2

We are trying to use a HuggingFace Embedding model - multi-qa-mpnet-base-cos-v1 for an internal Large Language Model powered application. While reading the documentation it says (not verbatim):

For the multi-qa mpnet model, of the training datasets used, some of them are not for commercial use.

For instance, GOOAQ and Yahoo! answers.

For GOOAQ, it states:

NOTE: This dataset should not be used for any commercial purposes.

For one of the Yahoo datasets used for multi-qa-mpnet-base-cos-v1, in the readme.txt file, it states:

The original Yahoo! Answers corpus can be obtained through the Yahoo! Research Alliance Webscope program. The dataset is to be used for approved non-commercial research purposes by recipients who have signed a Data Sharing Agreement with Yahoo!.

• _Data section_
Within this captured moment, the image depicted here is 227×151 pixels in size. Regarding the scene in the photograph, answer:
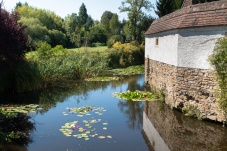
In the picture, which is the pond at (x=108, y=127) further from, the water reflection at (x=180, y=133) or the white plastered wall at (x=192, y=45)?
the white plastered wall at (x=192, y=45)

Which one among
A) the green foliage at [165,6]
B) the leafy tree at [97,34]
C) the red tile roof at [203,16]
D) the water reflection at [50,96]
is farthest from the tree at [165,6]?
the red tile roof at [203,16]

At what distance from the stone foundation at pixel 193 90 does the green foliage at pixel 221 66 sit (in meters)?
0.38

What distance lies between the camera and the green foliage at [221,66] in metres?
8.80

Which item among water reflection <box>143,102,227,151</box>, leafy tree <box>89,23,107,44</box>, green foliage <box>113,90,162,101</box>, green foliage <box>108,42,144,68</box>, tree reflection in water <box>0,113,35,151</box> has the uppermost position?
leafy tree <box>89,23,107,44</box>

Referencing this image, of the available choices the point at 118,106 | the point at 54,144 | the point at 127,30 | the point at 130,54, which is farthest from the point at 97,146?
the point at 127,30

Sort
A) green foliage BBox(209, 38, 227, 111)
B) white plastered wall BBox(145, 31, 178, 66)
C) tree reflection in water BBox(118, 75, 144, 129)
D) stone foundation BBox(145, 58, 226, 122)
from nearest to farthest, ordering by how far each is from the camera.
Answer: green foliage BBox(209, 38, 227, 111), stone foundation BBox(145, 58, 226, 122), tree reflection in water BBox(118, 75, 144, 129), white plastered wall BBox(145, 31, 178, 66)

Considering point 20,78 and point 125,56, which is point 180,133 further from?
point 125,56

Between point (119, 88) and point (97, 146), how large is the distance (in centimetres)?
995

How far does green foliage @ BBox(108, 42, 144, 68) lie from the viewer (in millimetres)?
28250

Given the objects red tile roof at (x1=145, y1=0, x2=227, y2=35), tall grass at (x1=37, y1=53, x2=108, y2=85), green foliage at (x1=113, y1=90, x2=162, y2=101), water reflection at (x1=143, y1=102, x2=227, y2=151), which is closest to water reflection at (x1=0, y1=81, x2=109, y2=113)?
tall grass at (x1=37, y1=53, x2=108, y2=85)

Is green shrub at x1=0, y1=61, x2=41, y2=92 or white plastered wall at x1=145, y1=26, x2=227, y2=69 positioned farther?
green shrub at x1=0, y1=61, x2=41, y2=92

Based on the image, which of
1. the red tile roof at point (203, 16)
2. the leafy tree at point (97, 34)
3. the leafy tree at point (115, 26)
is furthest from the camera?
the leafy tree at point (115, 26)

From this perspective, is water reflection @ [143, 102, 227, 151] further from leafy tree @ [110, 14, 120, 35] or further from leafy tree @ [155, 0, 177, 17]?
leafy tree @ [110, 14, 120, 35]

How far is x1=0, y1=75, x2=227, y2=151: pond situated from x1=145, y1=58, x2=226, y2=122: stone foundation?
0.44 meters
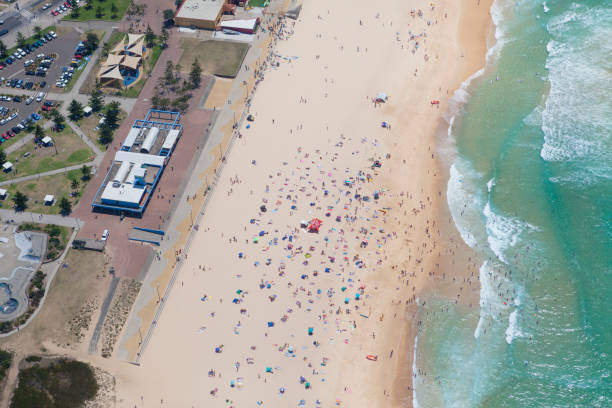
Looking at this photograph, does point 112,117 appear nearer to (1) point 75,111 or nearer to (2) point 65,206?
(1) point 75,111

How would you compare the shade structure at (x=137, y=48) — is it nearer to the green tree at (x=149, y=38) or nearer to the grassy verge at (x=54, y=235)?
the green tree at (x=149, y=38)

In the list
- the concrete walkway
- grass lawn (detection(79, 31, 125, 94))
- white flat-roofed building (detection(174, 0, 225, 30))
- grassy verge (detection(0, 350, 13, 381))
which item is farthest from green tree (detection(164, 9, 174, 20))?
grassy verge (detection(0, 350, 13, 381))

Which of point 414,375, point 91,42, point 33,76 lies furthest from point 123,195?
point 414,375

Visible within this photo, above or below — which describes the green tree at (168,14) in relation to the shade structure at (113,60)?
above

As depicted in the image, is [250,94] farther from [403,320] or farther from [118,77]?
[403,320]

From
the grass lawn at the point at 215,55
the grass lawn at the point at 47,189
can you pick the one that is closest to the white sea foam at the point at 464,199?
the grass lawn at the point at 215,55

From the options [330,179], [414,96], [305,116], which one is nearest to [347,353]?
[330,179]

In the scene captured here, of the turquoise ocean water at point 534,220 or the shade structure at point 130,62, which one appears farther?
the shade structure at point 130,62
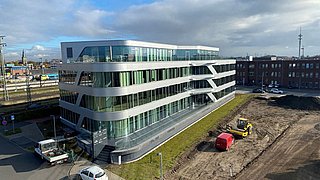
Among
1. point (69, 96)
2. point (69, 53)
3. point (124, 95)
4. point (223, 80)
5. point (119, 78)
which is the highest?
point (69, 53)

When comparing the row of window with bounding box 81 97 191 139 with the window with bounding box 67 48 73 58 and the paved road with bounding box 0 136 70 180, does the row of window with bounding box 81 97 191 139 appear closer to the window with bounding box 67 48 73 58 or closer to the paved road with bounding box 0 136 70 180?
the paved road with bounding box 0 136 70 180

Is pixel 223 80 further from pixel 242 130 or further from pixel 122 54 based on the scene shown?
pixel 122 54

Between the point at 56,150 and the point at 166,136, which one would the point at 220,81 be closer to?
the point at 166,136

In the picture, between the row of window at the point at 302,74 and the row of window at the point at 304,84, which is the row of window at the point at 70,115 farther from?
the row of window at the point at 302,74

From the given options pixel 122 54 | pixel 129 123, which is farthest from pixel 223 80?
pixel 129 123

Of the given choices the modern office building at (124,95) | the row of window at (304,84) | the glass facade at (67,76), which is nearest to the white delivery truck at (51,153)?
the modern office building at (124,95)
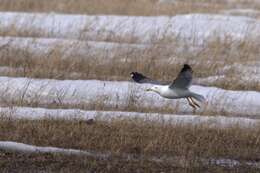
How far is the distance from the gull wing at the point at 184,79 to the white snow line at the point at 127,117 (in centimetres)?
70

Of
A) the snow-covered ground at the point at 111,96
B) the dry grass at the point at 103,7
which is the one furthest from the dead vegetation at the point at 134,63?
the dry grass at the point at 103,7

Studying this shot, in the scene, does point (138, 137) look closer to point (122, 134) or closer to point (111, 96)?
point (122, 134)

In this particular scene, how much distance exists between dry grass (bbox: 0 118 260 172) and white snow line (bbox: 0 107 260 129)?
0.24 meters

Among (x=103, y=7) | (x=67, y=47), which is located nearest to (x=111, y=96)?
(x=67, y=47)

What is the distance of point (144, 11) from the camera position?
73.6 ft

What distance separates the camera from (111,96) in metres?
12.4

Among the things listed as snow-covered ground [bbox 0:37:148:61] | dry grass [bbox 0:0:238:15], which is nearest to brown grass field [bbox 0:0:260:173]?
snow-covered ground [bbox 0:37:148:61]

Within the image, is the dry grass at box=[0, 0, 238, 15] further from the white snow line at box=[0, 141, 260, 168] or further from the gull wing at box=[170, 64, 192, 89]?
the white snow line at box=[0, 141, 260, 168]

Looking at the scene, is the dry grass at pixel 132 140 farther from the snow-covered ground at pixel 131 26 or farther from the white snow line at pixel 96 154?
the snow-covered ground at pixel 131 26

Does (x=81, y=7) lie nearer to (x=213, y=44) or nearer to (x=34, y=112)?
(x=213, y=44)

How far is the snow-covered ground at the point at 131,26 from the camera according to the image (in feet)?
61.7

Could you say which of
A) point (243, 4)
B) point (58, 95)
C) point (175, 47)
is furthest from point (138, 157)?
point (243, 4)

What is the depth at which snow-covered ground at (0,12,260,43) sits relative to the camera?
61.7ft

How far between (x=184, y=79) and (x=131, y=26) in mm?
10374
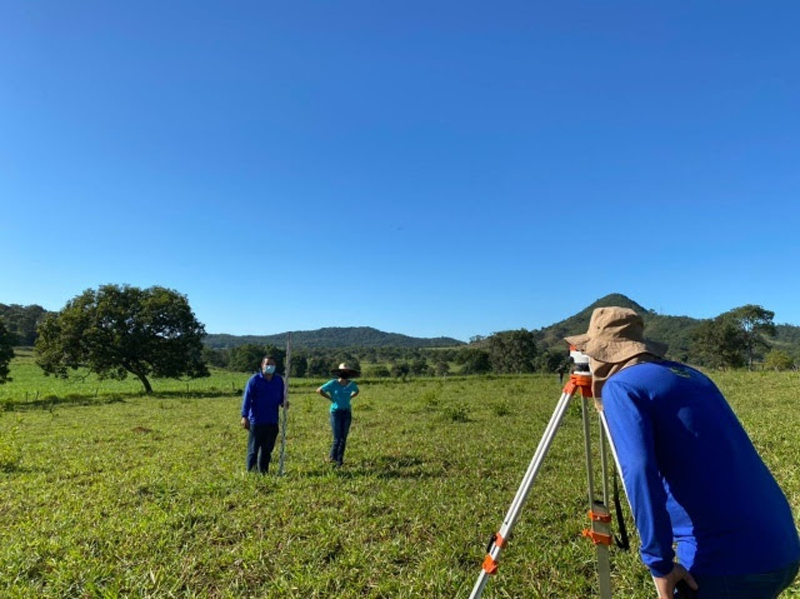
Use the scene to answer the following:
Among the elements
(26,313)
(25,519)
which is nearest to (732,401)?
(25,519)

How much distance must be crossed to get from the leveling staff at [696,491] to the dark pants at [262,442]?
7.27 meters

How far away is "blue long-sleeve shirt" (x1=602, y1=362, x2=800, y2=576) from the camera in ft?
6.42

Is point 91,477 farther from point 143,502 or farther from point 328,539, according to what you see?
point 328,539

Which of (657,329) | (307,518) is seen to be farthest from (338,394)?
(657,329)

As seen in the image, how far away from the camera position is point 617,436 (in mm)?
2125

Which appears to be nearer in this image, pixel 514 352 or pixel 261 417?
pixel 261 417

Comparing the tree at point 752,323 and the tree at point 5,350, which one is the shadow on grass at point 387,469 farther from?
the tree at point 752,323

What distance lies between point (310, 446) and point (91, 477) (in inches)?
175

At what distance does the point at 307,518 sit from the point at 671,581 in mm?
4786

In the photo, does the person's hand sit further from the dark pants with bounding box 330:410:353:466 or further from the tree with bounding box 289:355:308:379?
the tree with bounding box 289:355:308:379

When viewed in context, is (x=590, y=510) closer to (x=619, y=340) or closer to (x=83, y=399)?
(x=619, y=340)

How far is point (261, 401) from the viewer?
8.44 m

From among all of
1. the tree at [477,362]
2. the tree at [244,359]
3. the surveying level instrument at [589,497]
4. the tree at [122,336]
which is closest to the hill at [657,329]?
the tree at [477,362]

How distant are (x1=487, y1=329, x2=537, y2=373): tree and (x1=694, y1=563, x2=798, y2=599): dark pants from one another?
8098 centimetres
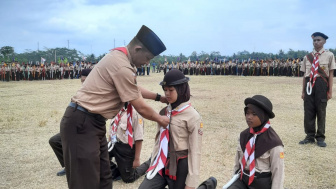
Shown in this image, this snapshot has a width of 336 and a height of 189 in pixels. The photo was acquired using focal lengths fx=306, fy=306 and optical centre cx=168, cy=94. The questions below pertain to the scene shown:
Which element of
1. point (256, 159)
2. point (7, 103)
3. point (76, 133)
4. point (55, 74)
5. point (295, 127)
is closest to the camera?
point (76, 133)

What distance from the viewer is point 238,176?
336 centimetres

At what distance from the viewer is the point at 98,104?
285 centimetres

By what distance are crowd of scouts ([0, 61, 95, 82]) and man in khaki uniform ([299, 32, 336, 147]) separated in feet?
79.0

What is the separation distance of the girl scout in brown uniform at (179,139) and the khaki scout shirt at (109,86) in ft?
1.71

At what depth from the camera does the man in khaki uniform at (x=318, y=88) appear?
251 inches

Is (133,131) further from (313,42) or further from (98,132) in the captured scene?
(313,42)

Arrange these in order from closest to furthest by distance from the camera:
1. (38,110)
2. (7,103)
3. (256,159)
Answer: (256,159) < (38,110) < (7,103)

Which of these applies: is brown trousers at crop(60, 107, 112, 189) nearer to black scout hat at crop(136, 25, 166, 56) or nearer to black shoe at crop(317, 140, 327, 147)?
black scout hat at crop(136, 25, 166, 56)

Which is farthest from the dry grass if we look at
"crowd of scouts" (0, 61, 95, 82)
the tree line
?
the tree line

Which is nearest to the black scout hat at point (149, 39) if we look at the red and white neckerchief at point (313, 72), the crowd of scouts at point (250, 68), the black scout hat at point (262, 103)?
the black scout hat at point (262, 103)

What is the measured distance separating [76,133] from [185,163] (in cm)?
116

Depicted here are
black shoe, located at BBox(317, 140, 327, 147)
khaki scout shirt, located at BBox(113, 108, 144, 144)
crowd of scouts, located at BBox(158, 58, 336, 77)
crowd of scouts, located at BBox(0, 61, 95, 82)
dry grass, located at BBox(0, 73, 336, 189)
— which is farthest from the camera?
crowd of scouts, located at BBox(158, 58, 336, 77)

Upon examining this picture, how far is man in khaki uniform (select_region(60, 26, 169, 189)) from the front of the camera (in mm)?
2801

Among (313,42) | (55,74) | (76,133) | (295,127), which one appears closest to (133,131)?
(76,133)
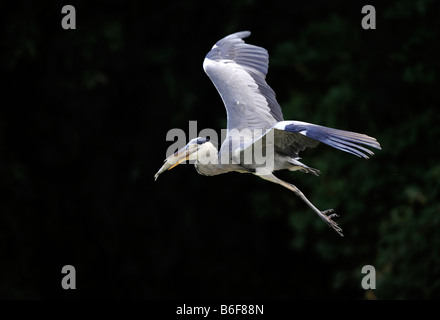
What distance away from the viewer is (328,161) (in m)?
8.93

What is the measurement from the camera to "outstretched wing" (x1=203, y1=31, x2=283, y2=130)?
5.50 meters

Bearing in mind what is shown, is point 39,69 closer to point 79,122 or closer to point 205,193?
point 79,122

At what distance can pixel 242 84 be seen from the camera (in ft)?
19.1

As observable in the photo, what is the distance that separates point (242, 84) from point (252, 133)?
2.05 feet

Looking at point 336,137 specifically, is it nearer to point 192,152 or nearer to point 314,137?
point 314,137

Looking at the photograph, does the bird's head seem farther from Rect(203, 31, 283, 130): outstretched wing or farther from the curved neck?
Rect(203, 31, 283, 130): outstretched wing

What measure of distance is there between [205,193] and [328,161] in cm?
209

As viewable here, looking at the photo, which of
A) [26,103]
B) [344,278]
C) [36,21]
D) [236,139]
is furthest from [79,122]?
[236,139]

• _Directions for this task_
Continue the forum post about the commercial-use limits on the datasets behind the multi-qa-mpnet-base-cos-v1 embedding model, picking up right after its last sentence.

• _Output below_
multi-qa-mpnet-base-cos-v1 was also trained on MS MARCO which also has the same licence issues.

Does this automatically mean that the model itself is "tainted" and therefore we cannot use it for embeddings?

3
  • The technical jargon needs to be better explained.
    – ohwilleke
    Commented Jul 5, 2023 at 19:22
  • Before I use a flag to summon a mod: Is there a reason that this can't be moved to OSS SE (opensource.stackexchange.com)? This seems like it would be on-topic and easier to answer there.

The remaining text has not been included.